使用 Rust 如何实现 CNN 神经网络?

如何使用 Rust 和 Candle 框架实现 MobileNetV2 神经网络,包括模型结构的搭建和前向传播的实现。

当前最热门的领域非人工智能 (AI) 莫属。几乎所有编程语言都在尝试在 AI 领域占据一席之地,但 Python 和 C++ 仍然牢牢占据主导地位。C++ 以其高效的性能被广泛用于底层实现,而 Python 则因其易用性和丰富的库支持成为上层开发的首选。

然而,Rust 在 AI 领域的发展也不容忽视,尤其是在 Hugging Face 的推动下。Hugging Face 推出了多个基于 Rust 的项目,如大模型部署框架 TGI(Text Generation Inference)、Tokenizers 以及 Candle 等。

Candle 是一个用 Rust 编写的极简机器学习框架,专注于高性能(包括 GPU 支持)和易用性。
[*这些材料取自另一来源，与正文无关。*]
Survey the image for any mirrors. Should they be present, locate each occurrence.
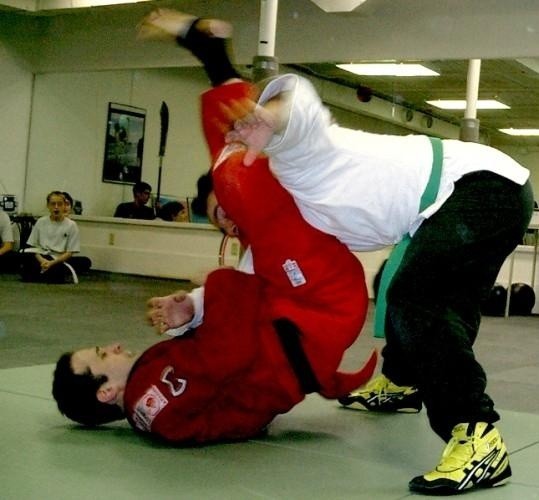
[22,53,539,253]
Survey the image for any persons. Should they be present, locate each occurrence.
[17,189,90,283]
[158,202,188,224]
[190,71,537,494]
[61,193,74,217]
[112,181,156,220]
[50,8,378,447]
[1,208,22,276]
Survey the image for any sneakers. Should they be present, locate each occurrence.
[409,421,511,495]
[338,374,423,413]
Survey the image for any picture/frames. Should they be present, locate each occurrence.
[102,102,148,186]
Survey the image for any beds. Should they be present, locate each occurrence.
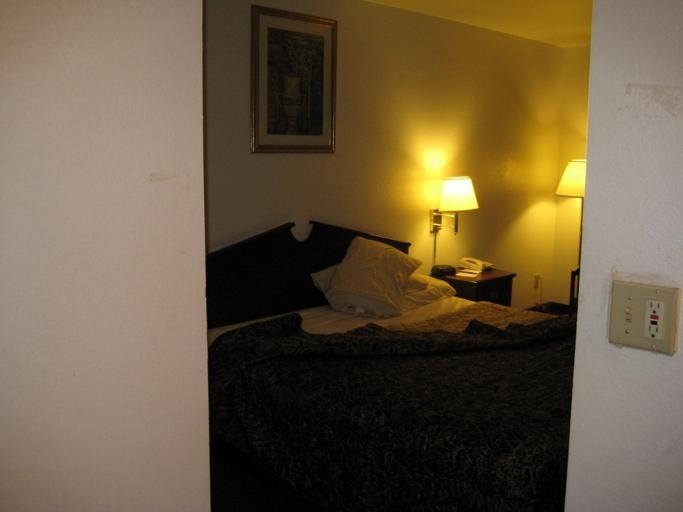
[205,218,570,512]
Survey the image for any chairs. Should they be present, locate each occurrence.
[525,268,580,314]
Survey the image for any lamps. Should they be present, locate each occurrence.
[432,176,479,234]
[555,159,587,266]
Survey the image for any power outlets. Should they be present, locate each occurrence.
[608,280,680,356]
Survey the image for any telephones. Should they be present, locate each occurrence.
[461,257,495,272]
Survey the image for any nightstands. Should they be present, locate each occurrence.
[430,264,517,307]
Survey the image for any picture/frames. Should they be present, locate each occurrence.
[250,4,336,154]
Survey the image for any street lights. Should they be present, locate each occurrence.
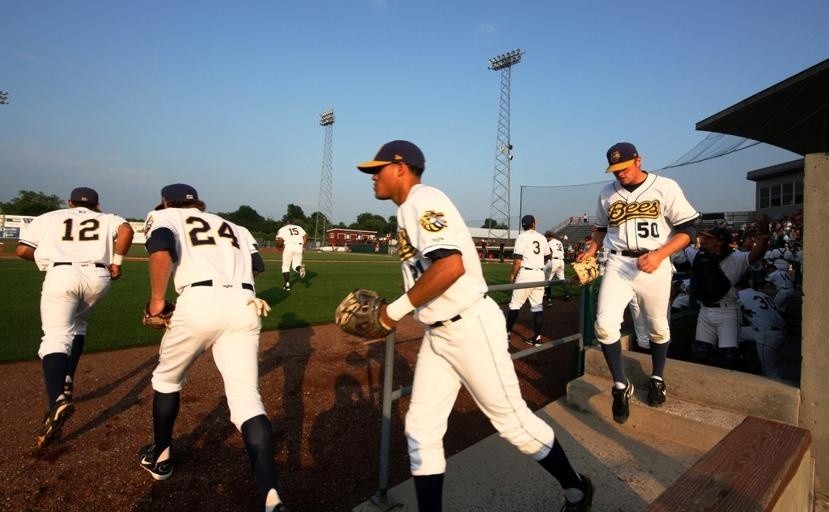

其 API 设计与 PyTorch 类似,使得开发者能够快速上手。


# pytorch
torch.Tensor([[1, 2], [3, 4]])
// rust candle
Tensor::new(&[[1f32, 2.], [3., 4.]], &Device::Cpu)?

使用过 PyTorch 的人都知道,PyTorch 的依赖非常庞大。如果使用 PyTorch Docker 镜像进行推理部署,整个镜像大小至少需要 15GB。Candle 的核心目标是实现无服务器推理,允许部署轻量级的二进制文件。更重要的是,Candle 可以完全消除对 Python 的依赖,因为 Python 的性能相对较差。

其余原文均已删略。